Ahnã explica que, no requerimento judicial, é solicitada uma área que corresponde a 75% do território onde os Pataxó vivem. “É onde está localizada a sede da comunidade, onde tem escolas, postos de saúde, a maioria das casas”, aponta.

Aldeia Velha foi homologada como terra indígena em 18 de abril de 2024 pelo governo Lula, após a conclusão de todos os estudos antropológicos para que o território fosse assim considerado. “O extremo sul da Bahia é muito marcado por conflitos fundiários, isso é histórico. Mas a Aldeia Velha era uma das comunidades que aparentemente estavam estáveis, onde parecia não haver necessidade dessa luta por direitos territoriais, porque já tinha passado por todo o processo”, explica a liderança. “Fomos surpreendidos por essa liminar.”

Uma publicação da Teia dos Povos indica que o juiz responsável pela ordem de despejo, Pablo Baldivieso, tem um histórico recente de decisões polêmicas envolvendo reintegrações de posse. “Em 2019 e 2020, ele tomou várias decisões ordenando despejos de acampamentos pela reforma agrária e de uma retomada pataxó – inclusive no período da pandemia, quando o Supremo Tribunal Federal havia expedido uma orientação para que os juízes de todo o país não tomassem esse tipo de decisão, devido ao risco sanitário para as comunidades”, diz a nota.
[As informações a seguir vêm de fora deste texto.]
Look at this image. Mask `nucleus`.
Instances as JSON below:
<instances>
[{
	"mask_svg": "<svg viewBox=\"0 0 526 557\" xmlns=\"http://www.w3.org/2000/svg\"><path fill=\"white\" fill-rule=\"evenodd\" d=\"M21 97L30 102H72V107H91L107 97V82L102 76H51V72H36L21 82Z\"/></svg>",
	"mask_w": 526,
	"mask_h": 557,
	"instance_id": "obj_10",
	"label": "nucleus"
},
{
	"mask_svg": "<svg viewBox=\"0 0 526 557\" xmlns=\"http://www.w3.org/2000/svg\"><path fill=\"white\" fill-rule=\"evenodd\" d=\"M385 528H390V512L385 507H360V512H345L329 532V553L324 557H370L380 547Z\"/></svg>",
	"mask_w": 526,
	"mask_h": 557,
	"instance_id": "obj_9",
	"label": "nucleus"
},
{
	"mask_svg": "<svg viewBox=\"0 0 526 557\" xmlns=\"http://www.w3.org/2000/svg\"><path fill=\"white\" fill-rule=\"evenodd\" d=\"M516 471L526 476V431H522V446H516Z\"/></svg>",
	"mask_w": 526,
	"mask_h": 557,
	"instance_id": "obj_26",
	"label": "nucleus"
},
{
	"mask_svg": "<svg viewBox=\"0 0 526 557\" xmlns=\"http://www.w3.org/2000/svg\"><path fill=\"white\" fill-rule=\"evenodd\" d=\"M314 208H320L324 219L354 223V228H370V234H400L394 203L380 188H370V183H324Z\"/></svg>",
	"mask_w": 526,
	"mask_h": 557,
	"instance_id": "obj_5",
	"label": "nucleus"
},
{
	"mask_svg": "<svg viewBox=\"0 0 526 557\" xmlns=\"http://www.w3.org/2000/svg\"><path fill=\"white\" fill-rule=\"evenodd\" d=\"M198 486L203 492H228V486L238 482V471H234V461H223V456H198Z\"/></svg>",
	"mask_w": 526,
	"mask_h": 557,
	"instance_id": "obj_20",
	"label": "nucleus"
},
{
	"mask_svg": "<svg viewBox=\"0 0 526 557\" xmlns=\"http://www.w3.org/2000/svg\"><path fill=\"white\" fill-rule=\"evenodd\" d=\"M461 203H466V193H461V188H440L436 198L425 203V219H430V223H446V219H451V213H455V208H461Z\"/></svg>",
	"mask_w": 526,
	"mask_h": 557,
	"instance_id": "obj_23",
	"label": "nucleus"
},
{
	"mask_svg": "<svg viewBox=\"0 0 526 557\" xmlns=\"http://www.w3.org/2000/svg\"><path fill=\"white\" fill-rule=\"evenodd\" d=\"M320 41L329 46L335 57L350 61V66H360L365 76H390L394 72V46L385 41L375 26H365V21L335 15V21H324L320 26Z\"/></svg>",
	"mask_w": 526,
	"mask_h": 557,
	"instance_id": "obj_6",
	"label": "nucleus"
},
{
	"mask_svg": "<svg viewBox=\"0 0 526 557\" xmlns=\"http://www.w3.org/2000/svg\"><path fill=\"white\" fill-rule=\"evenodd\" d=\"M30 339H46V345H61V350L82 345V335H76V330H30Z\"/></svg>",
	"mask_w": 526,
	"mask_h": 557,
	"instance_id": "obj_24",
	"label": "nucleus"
A Federação Indígena das Nações Pataxó e Tupinambá do Extremo Sul da Bahia (Finpat) manifestou, em nota pública, repúdio à medida e defendeu a manutenção dos direitos territoriais do povo Pataxó. “Aceitar essa decisão significa abrir precedentes para que direitos já reconhecidos sejam constantemente colocados em risco.”